-- The task --
Go through the material below and return each line with the string "href" in it.
- - - - - - -
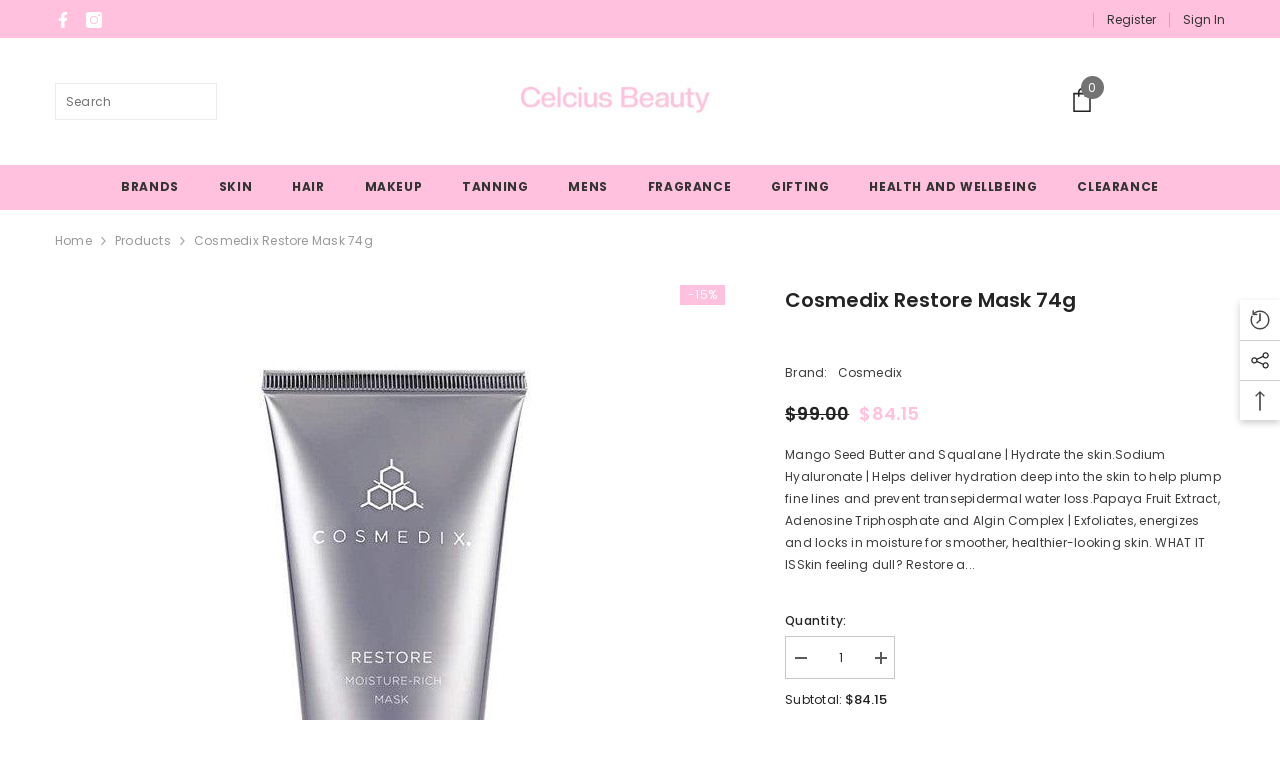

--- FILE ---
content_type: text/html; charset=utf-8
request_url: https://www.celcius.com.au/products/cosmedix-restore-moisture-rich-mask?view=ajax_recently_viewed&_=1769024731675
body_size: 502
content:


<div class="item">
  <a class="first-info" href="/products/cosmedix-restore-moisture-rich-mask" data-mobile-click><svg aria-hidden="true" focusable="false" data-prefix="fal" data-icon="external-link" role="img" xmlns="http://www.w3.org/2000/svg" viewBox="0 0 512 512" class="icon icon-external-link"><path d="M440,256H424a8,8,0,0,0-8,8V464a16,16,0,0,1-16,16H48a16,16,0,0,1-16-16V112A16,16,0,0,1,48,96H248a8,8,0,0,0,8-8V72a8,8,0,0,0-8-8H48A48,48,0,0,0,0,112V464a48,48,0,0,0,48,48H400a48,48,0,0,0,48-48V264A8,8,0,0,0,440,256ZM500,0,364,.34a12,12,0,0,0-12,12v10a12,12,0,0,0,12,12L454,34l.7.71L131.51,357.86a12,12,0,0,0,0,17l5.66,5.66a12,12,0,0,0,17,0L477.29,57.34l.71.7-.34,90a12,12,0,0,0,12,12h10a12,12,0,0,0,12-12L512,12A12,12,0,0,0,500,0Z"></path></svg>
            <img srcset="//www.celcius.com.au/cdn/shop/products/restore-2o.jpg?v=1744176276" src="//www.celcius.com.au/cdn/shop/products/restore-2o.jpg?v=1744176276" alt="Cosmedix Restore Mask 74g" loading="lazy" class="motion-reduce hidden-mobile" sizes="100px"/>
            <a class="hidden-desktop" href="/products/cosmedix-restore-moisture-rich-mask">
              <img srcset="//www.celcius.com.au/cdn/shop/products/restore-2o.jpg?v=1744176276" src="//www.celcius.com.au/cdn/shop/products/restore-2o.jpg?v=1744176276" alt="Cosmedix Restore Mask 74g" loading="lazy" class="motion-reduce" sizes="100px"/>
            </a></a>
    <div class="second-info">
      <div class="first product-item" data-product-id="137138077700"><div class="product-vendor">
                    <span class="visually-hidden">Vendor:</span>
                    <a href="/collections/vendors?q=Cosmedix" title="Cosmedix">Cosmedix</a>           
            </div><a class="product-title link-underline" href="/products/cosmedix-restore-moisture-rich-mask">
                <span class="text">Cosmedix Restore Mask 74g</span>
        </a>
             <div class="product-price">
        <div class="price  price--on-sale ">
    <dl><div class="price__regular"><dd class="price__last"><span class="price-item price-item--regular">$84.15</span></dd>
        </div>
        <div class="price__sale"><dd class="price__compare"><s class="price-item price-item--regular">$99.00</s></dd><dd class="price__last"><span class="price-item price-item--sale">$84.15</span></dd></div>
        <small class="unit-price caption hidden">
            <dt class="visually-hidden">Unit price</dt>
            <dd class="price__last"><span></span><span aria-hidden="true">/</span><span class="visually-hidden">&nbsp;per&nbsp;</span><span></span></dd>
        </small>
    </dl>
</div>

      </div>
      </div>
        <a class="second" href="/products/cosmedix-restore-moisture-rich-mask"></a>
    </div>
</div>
- - - - - - -
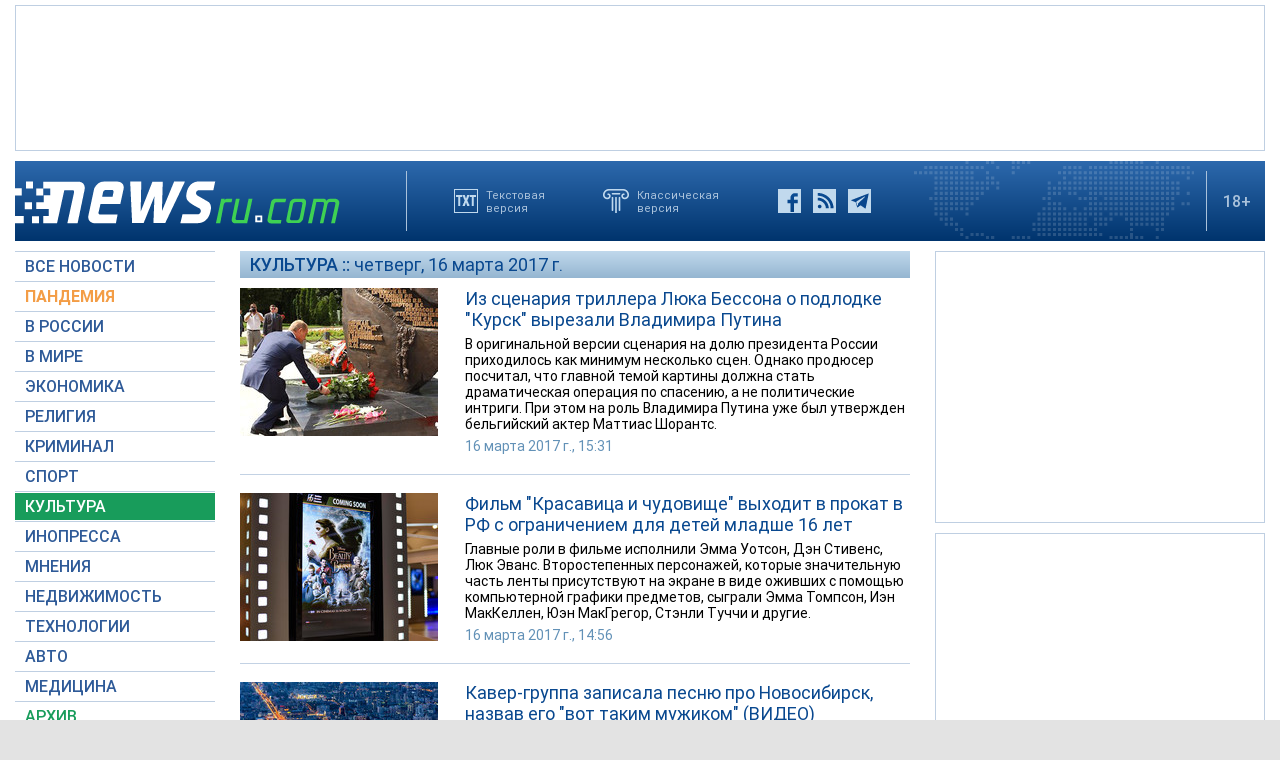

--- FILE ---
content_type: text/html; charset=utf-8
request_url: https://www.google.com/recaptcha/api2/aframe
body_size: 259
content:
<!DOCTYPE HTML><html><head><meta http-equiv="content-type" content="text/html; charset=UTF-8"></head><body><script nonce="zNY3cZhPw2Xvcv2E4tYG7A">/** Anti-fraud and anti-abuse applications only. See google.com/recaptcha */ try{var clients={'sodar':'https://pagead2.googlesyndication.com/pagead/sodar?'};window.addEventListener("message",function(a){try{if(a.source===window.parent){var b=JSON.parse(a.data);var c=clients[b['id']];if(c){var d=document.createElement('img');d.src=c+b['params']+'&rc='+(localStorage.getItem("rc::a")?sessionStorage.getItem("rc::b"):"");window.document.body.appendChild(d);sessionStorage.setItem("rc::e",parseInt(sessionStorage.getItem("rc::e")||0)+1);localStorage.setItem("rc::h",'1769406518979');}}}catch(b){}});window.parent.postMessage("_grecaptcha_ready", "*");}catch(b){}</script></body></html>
- - - - - - -
-- Written solution --
  <a class="first-info" href="/products/cosmedix-restore-moisture-rich-mask" data-mobile-click><svg aria-hidden="true" focusable="false" data-prefix="fal" data-icon="external-link" role="img" xmlns="http://www.w3.org/2000/svg" viewBox="0 0 512 512" class="icon icon-external-link"><path d="M440,256H424a8,8,0,0,0-8,8V464a16,16,0,0,1-16,16H48a16,16,0,0,1-16-16V112A16,16,0,0,1,48,96H248a8,8,0,0,0,8-8V72a8,8,0,0,0-8-8H48A48,48,0,0,0,0,112V464a48,48,0,0,0,48,48H400a48,48,0,0,0,48-48V264A8,8,0,0,0,440,256ZM500,0,364,.34a12,12,0,0,0-12,12v10a12,12,0,0,0,12,12L454,34l.7.71L131.51,357.86a12,12,0,0,0,0,17l5.66,5.66a12,12,0,0,0,17,0L477.29,57.34l.71.7-.34,90a12,12,0,0,0,12,12h10a12,12,0,0,0,12-12L512,12A12,12,0,0,0,500,0Z"></path></svg>
            <a class="hidden-desktop" href="/products/cosmedix-restore-moisture-rich-mask">
                    <a href="/collections/vendors?q=Cosmedix" title="Cosmedix">Cosmedix</a>           
            </div><a class="product-title link-underline" href="/products/cosmedix-restore-moisture-rich-mask">
        <a class="second" href="/products/cosmedix-restore-moisture-rich-mask"></a>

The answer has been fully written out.